What to do →
[1] According to the cybersecurity text, how much did Telstra pay to acquire Pacnet Limited?
[2] From the cybersecurity text, return the stretch from "Given the potentially" through "and diligenced accordingly.", copied word for word.

Selection →
-- begin --
Cybersecurity for Buyers

Why is it important?

Beyond the deal, buyers need to be cognisant of their ongoing responsibility for breaches suffered by targets, even if the breach occurred prior to completion. Ongoing liability for past breaches can have a significant and lasting impact on acquiring entities. Losses may include the costs of remedial action, penalties and reputational damage. Taking some recent examples:

  • Verizon & Yahoo – Again, the Verizon/Yahoo deal highlighted the potential for massive ongoing remediation costs, a reality that was not lost on Verizon. The renegotiated sale terms included an agreement from Yahoo that it would stomach a joint share of any future legal costs, as well as the cost of reparations arising from the breach.3 Verizon will remain responsible for 50% of these costs.
  • Telstra & Pacnet – Headaches were also caused for Telstra in 2015 after it acquired Pacnet Limited for $US697 million. A month after deal completion,4 Telstra was informed that its new subsidiary had fallen victim to a data breach two weeks prior to completion. In this instance, hackers gained access to Pacnet's corporate network (including emails) affecting thousands of customers including the Australian Federal Police, Department of Foreign Affairs and Trade and other government agencies. Swift remedial action had to be taken by Telstra to contain the breach. Breaches like this highlight the potential for a perceived reduction in confidence in a buyer's own IT security systems, and serve as a reminder of the need to document a robust warranty package and appropriate indemnities where risks are able to be identified.

Given the potentially significant ramifications a data breach can have in an acquisition or merger context, buyers need to become accustomed to assessing data security risk in the same way that they analyse other business risks. If a buyer was looking to acquire an asset in the manufacturing sector, it would be remiss not to conduct a thorough environmental impact assessment and to diligence licensing arrangements at manufacturing sites. In the same way, data security risks should be treated as a risk category in their own right and diligenced accordingly.

In order for this to happen, there needs to be a cultural shift towards the recognition of data security as a significant threat to transaction value and deliverability. It is also important for buyers to be conscious of these risks in sectors that are not traditionally considered to be technology or data driven – data management and security issues can be just as significant in the retail, healthcare, finance and defence sectors as they are in the technology and telecommunications sectors.
-- end --
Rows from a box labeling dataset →
-- begin --
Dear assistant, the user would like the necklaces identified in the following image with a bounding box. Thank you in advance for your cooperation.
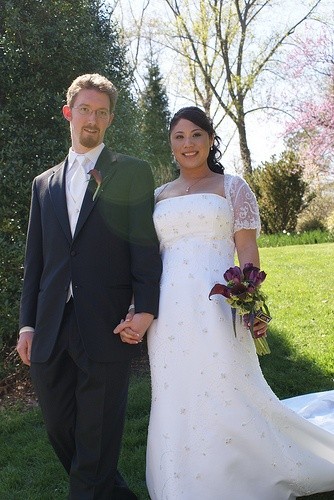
[182,177,201,192]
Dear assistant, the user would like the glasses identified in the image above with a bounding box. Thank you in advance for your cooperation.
[70,103,111,120]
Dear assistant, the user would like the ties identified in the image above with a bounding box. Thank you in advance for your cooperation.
[70,155,88,203]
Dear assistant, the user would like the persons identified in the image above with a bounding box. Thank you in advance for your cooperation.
[14,73,164,500]
[119,107,334,500]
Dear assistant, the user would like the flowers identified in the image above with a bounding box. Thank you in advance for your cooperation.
[209,263,272,356]
[85,170,102,202]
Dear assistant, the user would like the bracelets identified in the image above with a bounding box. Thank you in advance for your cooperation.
[127,304,135,312]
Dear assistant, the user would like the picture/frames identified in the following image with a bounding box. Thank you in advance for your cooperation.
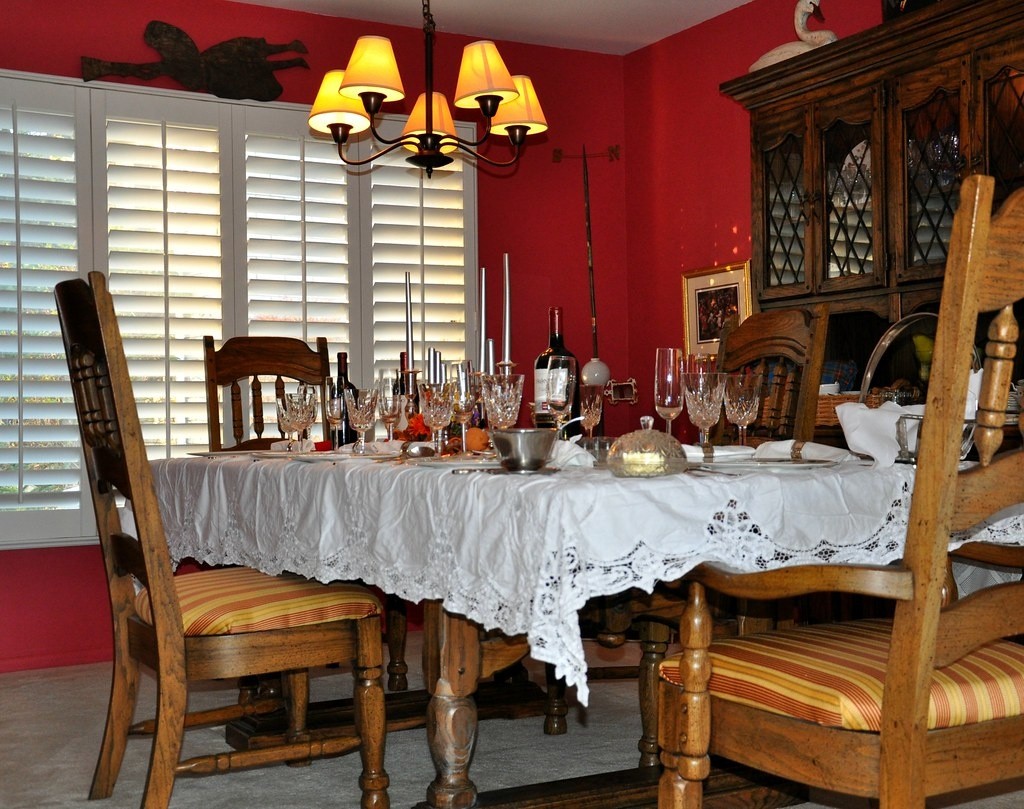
[680,258,754,362]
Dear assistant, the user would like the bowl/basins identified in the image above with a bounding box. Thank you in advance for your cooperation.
[485,428,558,473]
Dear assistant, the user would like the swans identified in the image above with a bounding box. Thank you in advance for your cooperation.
[748,0,838,73]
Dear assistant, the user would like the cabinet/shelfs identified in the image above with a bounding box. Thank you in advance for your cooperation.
[718,0,1024,449]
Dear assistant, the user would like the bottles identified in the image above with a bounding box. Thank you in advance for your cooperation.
[534,306,579,440]
[394,352,419,433]
[331,352,357,450]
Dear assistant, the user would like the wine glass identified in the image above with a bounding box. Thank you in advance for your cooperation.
[579,384,603,437]
[654,349,763,447]
[277,361,525,452]
[545,355,575,438]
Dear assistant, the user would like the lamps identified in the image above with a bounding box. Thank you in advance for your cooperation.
[308,0,549,180]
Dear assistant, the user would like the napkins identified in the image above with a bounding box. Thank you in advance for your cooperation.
[835,367,984,467]
[682,441,755,464]
[546,434,597,469]
[271,440,316,453]
[338,440,437,453]
[753,439,861,463]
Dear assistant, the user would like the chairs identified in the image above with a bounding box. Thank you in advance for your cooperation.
[543,299,832,767]
[54,270,390,809]
[656,175,1024,809]
[202,336,409,702]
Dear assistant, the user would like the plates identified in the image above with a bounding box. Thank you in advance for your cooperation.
[1005,390,1020,424]
[188,450,557,471]
[702,463,839,473]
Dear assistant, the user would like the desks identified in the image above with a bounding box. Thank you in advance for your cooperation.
[116,436,1024,809]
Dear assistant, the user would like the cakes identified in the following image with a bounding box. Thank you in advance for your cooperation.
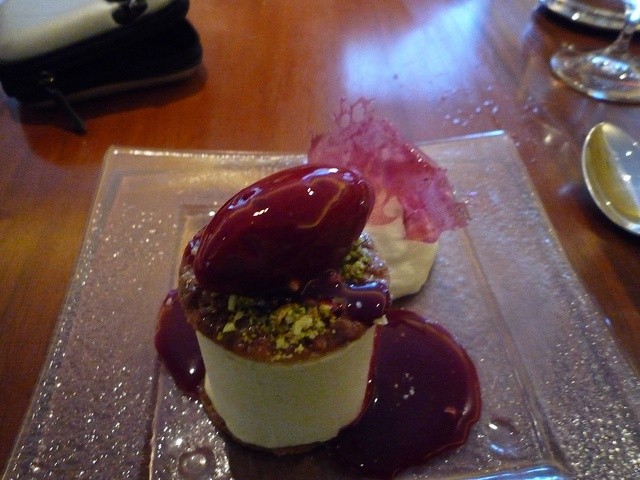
[176,164,392,448]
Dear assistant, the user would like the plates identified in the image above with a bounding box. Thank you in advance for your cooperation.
[0,128,640,480]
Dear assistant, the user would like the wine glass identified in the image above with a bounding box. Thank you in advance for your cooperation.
[551,10,640,104]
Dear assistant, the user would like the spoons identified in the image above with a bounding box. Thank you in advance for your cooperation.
[583,120,639,237]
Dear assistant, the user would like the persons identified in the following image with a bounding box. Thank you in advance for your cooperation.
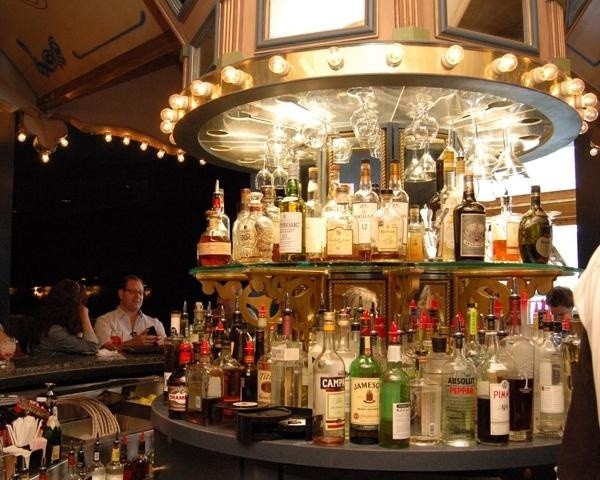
-- end --
Answers to the exercises →
[1] $US697 million.

[2]
Given the potentially significant ramifications a data breach can have in an acquisition or merger context, buyers need to become accustomed to assessing data security risk in the same way that they analyse other business risks. If a buyer was looking to acquire an asset in the manufacturing sector, it would be remiss not to conduct a thorough environmental impact assessment and to diligence licensing arrangements at manufacturing sites. In the same way, data security risks should be treated as a risk category in their own right and diligenced accordingly.